PROBLEM DETAILS: Reproduce, word for word, the stretch of the data below from the line containing "What is the measured" through the line containing "the palm tree at point (293, 98), the", including both of those lines.
-- start of RECORDS SHOWN --
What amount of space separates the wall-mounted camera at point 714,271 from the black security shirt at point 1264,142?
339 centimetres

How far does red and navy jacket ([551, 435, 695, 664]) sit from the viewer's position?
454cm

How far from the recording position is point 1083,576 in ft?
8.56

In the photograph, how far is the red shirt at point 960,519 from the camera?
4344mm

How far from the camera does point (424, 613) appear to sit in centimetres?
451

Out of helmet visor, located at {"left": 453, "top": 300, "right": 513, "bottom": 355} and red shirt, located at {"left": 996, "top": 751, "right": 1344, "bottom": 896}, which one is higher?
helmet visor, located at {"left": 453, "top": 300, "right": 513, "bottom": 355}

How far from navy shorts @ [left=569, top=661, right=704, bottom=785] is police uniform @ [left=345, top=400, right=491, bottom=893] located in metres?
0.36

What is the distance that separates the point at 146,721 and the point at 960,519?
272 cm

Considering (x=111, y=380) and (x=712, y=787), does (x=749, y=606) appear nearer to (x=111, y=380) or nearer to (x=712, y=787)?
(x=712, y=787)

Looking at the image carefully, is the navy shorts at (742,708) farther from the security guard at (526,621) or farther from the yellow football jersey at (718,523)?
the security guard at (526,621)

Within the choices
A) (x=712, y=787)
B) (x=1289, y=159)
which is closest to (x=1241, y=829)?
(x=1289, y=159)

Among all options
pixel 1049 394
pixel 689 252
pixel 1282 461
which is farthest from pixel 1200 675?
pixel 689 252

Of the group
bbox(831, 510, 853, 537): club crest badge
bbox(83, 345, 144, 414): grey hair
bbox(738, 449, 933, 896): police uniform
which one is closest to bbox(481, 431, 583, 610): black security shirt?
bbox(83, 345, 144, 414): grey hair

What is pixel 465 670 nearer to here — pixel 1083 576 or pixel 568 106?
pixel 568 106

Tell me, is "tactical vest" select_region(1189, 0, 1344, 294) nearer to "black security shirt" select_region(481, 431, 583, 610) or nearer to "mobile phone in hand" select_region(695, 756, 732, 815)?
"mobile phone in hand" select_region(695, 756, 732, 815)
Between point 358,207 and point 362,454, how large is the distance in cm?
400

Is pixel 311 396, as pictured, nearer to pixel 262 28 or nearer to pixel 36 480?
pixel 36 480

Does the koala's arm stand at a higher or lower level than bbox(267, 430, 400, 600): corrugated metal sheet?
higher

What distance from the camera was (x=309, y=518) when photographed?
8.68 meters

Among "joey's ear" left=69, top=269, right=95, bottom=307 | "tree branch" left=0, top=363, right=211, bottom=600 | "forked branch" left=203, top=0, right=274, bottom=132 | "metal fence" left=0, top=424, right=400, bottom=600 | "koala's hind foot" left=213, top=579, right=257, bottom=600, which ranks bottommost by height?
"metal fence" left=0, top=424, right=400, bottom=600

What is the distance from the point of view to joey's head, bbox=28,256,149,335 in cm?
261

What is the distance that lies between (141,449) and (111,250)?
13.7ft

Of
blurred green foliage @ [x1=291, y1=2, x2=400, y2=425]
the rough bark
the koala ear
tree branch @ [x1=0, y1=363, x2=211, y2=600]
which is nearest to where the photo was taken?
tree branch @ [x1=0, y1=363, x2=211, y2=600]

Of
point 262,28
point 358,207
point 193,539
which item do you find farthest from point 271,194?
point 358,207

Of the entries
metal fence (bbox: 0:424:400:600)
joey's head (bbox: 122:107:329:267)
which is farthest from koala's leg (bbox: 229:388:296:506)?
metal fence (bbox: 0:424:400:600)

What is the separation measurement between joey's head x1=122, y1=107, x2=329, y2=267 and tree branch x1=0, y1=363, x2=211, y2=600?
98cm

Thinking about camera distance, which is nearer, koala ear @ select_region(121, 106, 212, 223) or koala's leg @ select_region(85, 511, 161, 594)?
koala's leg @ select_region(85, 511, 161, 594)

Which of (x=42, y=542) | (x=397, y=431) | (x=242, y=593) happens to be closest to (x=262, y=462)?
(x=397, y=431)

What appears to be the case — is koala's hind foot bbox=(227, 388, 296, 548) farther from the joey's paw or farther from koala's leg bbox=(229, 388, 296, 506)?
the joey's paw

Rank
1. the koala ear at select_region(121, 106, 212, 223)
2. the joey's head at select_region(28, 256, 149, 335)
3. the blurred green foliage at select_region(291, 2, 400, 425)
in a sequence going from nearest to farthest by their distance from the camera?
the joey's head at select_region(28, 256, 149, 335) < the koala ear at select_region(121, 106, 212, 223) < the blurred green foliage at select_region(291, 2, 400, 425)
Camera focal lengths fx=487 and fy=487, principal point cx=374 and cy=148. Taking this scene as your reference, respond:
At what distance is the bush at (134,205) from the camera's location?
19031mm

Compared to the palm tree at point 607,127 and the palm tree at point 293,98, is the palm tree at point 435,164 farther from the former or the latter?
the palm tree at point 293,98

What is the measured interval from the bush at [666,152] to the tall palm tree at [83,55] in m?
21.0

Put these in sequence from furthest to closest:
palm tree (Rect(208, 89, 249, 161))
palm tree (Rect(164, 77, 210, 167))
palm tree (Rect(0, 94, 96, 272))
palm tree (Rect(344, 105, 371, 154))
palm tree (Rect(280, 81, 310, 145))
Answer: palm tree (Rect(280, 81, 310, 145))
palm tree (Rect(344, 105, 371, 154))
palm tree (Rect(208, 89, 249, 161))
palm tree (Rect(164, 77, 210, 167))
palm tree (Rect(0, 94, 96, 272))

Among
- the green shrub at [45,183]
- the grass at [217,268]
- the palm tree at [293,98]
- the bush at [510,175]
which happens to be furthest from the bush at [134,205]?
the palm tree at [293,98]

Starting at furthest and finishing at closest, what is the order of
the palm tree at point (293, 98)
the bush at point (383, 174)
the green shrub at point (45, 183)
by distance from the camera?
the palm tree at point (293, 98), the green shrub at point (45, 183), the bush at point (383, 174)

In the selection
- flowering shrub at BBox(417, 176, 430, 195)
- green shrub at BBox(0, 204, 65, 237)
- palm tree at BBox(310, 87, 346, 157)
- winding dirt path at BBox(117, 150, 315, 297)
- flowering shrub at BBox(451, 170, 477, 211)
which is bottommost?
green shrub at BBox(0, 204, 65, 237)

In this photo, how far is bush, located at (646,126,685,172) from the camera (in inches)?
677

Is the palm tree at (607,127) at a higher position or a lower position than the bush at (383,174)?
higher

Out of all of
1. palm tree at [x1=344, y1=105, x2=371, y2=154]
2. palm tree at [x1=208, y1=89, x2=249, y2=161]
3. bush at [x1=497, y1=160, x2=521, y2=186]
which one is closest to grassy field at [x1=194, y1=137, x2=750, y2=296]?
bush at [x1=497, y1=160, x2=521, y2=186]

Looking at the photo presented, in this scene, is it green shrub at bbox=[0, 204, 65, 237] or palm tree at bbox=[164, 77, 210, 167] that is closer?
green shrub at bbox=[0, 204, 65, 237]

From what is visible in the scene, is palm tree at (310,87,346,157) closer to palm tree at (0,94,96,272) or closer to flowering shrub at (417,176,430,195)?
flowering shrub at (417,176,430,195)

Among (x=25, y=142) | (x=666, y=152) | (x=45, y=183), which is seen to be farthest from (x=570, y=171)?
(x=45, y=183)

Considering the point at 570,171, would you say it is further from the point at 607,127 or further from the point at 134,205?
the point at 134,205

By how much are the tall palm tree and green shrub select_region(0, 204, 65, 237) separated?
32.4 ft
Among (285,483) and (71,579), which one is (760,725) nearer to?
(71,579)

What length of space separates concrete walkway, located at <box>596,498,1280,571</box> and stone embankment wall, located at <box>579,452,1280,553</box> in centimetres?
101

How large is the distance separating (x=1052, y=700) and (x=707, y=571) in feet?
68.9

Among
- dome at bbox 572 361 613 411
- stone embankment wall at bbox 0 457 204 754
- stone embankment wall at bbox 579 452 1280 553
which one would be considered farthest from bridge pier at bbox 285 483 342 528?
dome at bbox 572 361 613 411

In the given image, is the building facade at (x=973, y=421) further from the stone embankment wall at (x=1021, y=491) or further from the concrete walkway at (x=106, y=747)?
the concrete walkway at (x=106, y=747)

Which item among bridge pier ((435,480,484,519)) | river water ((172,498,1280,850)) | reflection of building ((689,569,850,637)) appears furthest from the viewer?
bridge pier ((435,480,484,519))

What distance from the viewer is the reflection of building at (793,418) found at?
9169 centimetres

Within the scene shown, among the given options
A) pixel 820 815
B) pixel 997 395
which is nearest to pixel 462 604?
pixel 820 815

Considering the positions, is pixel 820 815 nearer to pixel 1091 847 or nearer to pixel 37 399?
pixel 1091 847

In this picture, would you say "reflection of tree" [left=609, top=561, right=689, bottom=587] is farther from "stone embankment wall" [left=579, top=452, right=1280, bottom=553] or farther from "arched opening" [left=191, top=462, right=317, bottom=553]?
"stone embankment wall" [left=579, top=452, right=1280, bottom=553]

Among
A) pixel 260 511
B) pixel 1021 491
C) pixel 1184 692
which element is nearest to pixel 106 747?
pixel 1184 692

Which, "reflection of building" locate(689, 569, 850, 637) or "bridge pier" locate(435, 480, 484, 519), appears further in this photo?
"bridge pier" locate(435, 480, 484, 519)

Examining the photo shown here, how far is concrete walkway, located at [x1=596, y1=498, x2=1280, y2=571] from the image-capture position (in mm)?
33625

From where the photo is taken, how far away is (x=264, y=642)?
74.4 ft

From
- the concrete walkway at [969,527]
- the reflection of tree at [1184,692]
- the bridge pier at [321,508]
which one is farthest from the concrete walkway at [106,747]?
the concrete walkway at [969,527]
-- end of RECORDS SHOWN --
WRITTEN SOLUTION:
What is the measured interval from the bush at [666,152] to the tall palm tree at [83,55] in m?
21.0

Put these in sequence from furthest to closest:
palm tree (Rect(208, 89, 249, 161))
palm tree (Rect(164, 77, 210, 167))
palm tree (Rect(0, 94, 96, 272))
palm tree (Rect(344, 105, 371, 154))
palm tree (Rect(280, 81, 310, 145))
Answer: palm tree (Rect(280, 81, 310, 145))
palm tree (Rect(344, 105, 371, 154))
palm tree (Rect(208, 89, 249, 161))
palm tree (Rect(164, 77, 210, 167))
palm tree (Rect(0, 94, 96, 272))

Among
- the green shrub at [45,183]
- the grass at [217,268]
- the palm tree at [293,98]
- the bush at [510,175]
which happens to be furthest from the bush at [134,205]?
the palm tree at [293,98]

Starting at furthest and finishing at closest, what is the order of
the palm tree at point (293, 98)
the bush at point (383, 174)
the green shrub at point (45, 183)
by distance from the camera?
the palm tree at point (293, 98), the green shrub at point (45, 183), the bush at point (383, 174)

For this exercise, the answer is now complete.